|
![](/i/fill.gif) |
waggy schrieb:
>
> But I put together a much simpler scheme that may be more appropriate for a
> shared cluster using the installed job queue manager. All I needed to write
> were two scripts: one to create job submission tickets, and one to run POV-Ray
> on the frame range (or image part) associated with each task number.
That sounds like a pretty plausible approach indeed.
> The only performance problem I'm having is with the delay of as much as a few
> seconds between a node finishing a frame range and the queue manager pushing the
> next task onto it.
I guess the impact of this could be reduced by increasing the number of
frames per job package.
> I also anticipate decreased performance on images with
> (single-thread) parse times approaching trace times.
Why should that /decreasse/ performance? At present, parsing is done
over and over again for each image anyway. (Of course it will not max
out the node while parsing, but this would be the case on a single-node
system as well.)
> I have had some success
> overcoming these problems by running two tasks (two POV-Ray instances) on each
> node at markedly different niceness to keep each node busy. (Niceness is used
> in an attempt decrease task-switching a bit and to help stagger render times.)

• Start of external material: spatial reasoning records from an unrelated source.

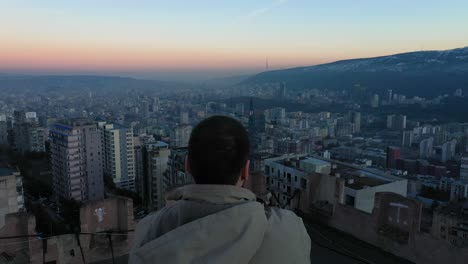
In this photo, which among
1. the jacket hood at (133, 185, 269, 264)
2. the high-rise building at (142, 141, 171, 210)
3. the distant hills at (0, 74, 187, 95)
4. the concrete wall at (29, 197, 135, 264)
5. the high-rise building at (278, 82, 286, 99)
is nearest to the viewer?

> However, this works a bit too well as the processing environments I have
> available watch for time-averaged node overloading, and during my tests, many
> nodes stop accepting new jobs for a while when they have more than 12 active
> threads on an 8-core node, then alarm when over 14.
Hmm... it might be an interesting idea for animations to have POV-Ray
run parse threads for a number of frames in parallel (depending on
available cores), then render the batch of frames.